This week, I've started working on my dissertation--that is, doing writing that's meant as a very, very rough draft of what will eventually appear in the dissertation itself. This is how it began. At the bottom of the page, I've included a screenshot of how the website 750 Words assessed this, my first (in)direct stab at dissing.
What is irony? A stupid question if ever there was one, but perhaps the place where I have to begin. It is, after all, a Platonic question, and this chapter will eventually turn toward Socratic irony--which of course owes Plato much of its historical legacy. First, however, let's consider some alternate questions that might let us approach--even if we fail to meet--what has been called irony.
The Platonic character of "what is irony?" is tied to its presumption that irony has some essence, and that that essence has some sort of being one could gesture toward. Given the performative quality of irony, however, tying it to a constative meaning is difficult. Paul de Man points this out in "The Concept of Irony," discussing the trouble with trying to pin irony to a fixed definition. At the very least, a Platonic approach to irony would require the sort of interminable subdividing showcased in the Sophist: we would at least have to account for irony's "verbal," "tragic," "historical," and "situational" varieties.
But as any good sophist (though perhaps not Plato and Socrates, delinquent sophists that they were) knows, a situation and its kairos are a highly unstable things. And so what counts as "situational" irony might fluctuate based not only on such traditional rhetorical variables as "speaker" and "audience," but also on the workings of language itself--that "stealthy body"--as well as the broad historical, material, and cultural context in which a potentially ironic utterance attempts to coalesce.
To make things a bit more concrete, let's consider one of the 20th century's most popular questions about irony: "Isn't it ironic?" This question led in to the chorus of 1995's "Ironic," a pop tune by singer-songwriter Alanis Morissette. This Morissettean question might seem cannier than its Platonic relative, as if focuses on the a posteriori judgment of a single instance of irony (i.e. "it," the irony of which the preceding "isn't" renders at least rhetorically questionable). Instead of having to discover or invent universal qualities prescriptively applicable to all instances of irony, the question humbly limits itself to a tentative decision about a single example. Unfortunately for Generation X, the relative irony of the examples in "Ironic" became a surprisingly vexed question. The song became a topos for numerous arguments about what counts as ironic, evidenced in New York Times critic Jon Pareles' reference to "the unironic 'Ironic'" in his 2004 review of one of Morissette's subsequent albums.
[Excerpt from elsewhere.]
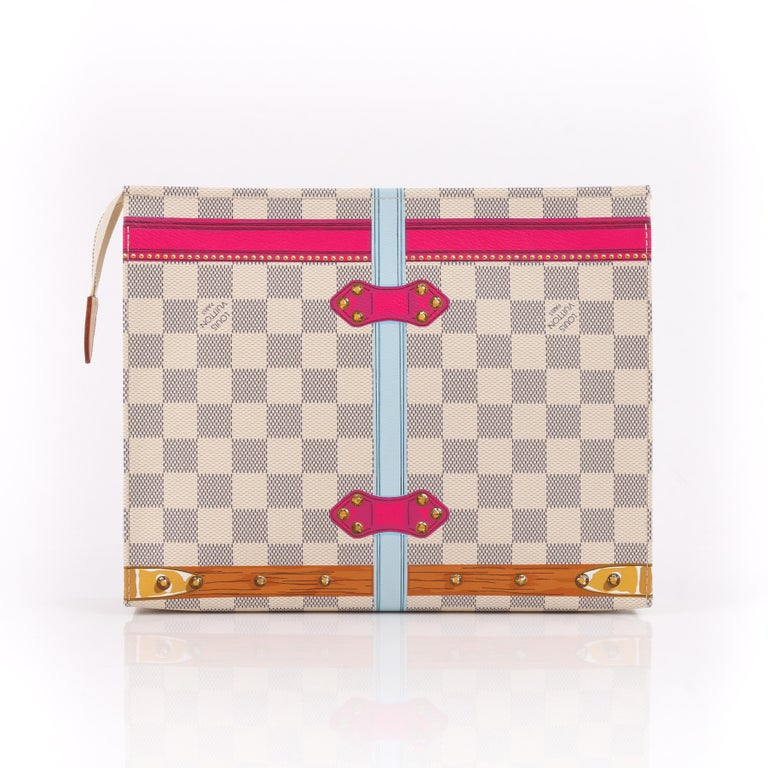 LOUIS VUITTON c.2018 Damier Azur Summer Trunk Hawaii Toiletry Pouch 26 NWT  In New Condition For Sale In Thiensville, WI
Let's consider the first verse of "Ironic":
An old man turned ninety-eight
He won the lottery and died the next day
It's a black fly in your Chardonnay
It's a death row pardon two minutes too late
Isn't it ironic, don't you think
The song's examples of things that are "like" irony are things that would traditionally be judged as unfortunate turns of events, like tripping over or taking a bad trip on kairos. But if we want to attribute a degree of "the unexpected" to irony--the Oxford English Dictionary does, offering "[a] state of affairs or an event that seems deliberately contrary to what was or might be expected" as one of irony's significations--it is questionable whether Morissette's examples are "ironic." Various tropes and turns of phrase in English, from the euphemism "fly in the ointment" to jokes about flies in one's soup, suggest that while a fly in a glass of wine might be unfortunate, it's far from uncommon or unexpected. In some ways, that pesky fly might even be paradigmatic, an insect that's been spoiling the finer things in life since the days of classical symposia. That's not to say this makes a fly in the wine essentially ironic, however, because that judgment would be dependent on millennia of accreted tropes and linguistic tics. One would also have to consider whether misfortune is expected or un-. An optimist might see Morissette's examples as ironically defying expectations (or maybe the fly would help the glass be more than half full), but a cynic might see the examples as eminently expected--further proof that Murphy's law truly does guide the universe.
So far, then, all I've managed is to set up two scapegoats, Plato and Alanis Morissette, two alazons who came at irony all wrong. But, as Avital Ronell and Paul de Man have argued, nothing puts one at the risk of ironic effacement like trying to be the eiron, trying to exert ironic authority or pronounce authoritatively on irony. If the efforts of Plato and Morisette didn't quite pan out, I have yet to do anything but rehearse both their efforts and the tired, programmatic responses of others.